When India’s prime minister, Narendra Modi, was on the campaign trail, he promised to improve the way the country is governed.
Since taking office in May, he has strived to deliver. Recently, he declared that he wants to boost India’s position in the World Bank’s “Doing Business” survey, which assesses the regulatory climate in 189 countries.
Modi’s goal is to lift India into the top 50 – a bold ambition given that the country is ranked 142nd.
Cutting bureaucratic red tape can help foster a culture of entrepreneurship and dynamism.
But putting in place an effective regulatory and enforcement infrastructure can be equally important, especially in areas where consumers have difficulty assessing the value of products and the risks they can pose.
In all countries – but especially in developing economies – a robust regulatory system is essential to building trust in the marketplace.
Consumers need to know that the food they eat, the cars they drive, and the medicines they take are safe.
Confidence in local products boosts domestic consumption and makes exports more attractive in foreign markets.
By contrast, a country riddled with regulatory shortcomings will find its arteries of commerce clogged and foreign investors spooked by unpredictable quality and unfair competition from unscrupulous producers.
In developing countries, “poor-quality regulation and implementation are formidable barriers to entrepreneurship and investment”, a World Bank report says. “Regulatory failures expose people and the environment to horrific risks.”
As developing countries upgrade their regulatory systems, they should focus on closing legal gaps that put consumers at risk and undermine market credibility.
In China, for example, the manufacturers of pharmaceutical ingredients can dodge drug regulation by claiming that their products will be used for non-medical purposes.
Even as reputable firms ensure the quality of all their inputs, this loophole can allow unsafe products to enter the market, as occurred in 2008, when at least 81 Americans died after receiving doses of the blood thinner heparin that contained adulterated Chinese material.
By the same token, regulations should be based on international standards, where they exist.
For example, US, European, Japanese, and other drug regulators have developed guidelines, through the International Conference on Harmonization, that take advantage of their collective expertise.
Countries such as South Korea and Singapore are drawing on these guidelines to flesh out their own regulatory systems.
As a result, their citizens will enjoy quick access to new medicines, and their researchers will find it easier to participate in global clinical research, a boon to domestic industries.
Because a regulatory institution can only be as effective as the people who work for it, another area of focus for developing countries should be training skilled staff.
In China, fewer than 200 people work at the Center for Drug Evaluation, the agency that reviews applications for new drugs.
By contrast, the United States Food and Drug Administration employs 4,000 reviewers, and the European Medicines Agency has 3,000.
Predictably, China’s approval process for new drugs is one of the world’s slowest – eight years on average.

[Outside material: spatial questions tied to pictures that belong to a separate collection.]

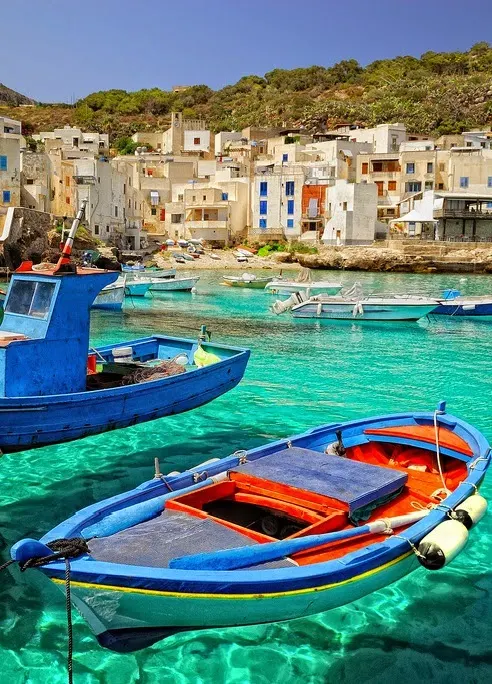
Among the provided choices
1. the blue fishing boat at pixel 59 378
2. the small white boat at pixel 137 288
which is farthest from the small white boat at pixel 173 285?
the blue fishing boat at pixel 59 378

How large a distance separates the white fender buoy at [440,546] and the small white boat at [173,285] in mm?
35578

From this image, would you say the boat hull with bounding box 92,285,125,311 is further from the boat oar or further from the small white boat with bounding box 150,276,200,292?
the boat oar

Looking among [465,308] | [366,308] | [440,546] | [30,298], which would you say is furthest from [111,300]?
[440,546]

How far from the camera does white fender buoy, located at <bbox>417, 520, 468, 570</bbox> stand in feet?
17.3

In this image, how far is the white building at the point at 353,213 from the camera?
61312mm

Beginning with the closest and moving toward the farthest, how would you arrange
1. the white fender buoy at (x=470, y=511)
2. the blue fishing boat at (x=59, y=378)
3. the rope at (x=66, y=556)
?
the rope at (x=66, y=556) < the white fender buoy at (x=470, y=511) < the blue fishing boat at (x=59, y=378)

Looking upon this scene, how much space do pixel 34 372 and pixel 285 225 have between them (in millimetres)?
58852

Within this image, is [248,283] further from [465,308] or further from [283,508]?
[283,508]

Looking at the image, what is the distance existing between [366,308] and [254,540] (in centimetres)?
2434

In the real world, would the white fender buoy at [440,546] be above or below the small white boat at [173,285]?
below

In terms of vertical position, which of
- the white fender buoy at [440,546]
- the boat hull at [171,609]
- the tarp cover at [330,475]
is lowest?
the boat hull at [171,609]

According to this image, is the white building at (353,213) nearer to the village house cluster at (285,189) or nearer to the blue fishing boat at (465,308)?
the village house cluster at (285,189)

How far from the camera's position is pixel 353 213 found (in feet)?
202

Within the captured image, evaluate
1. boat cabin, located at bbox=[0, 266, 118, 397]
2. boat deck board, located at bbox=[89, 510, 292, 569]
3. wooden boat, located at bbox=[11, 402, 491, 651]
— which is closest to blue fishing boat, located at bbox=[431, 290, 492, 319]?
wooden boat, located at bbox=[11, 402, 491, 651]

As a result, patients are denied access to the medicines they need.
Building intellectual capital and institutional competence can take years, but it can be done.
A decade ago, Japan’s drug-approval process was lethargic relative to that of other developed economies. The country made the safe acceleration of the approval process a high priority, and tremendous progress has followed.
The median time taken to approve new drugs in Japan fell from 833 days in 2006 to 306 days in 2012, figures from the London-based Center for Innovation in Regulatory Science show.
For regulation to be truly effective, it must be backed by robust enforcement – with sanctions for noncompliance.
That calls for a legal system that can adjudicate disputes and ensure fair, equitable and timely treatment.
For India, which has only 1.2 judges per 100,000 people (compared with 10.8 in the US), this will be a difficult challenge.
Figures from the Supreme Court of India show that in March 2012 the country had 31.2 million cases pending, more than 80 percent of them in lower courts. Such extraordinary backlogs have persisted – and can undermine the rule of law.
The world’s richer countries created their regulatory infrastructure over generations, during a time when there was little direct global competition. Emerging markets need to create theirs in a greatly compressed timeframe.
This will not be easy anywhere. It will require significant resources, and the process risks angering domestic companies that have become accustomed to a lack of regulatory oversight.
But, if implemented correctly, sound regulation can strengthen countries’ growth capacity while protecting citizens and improving their long-term living standards.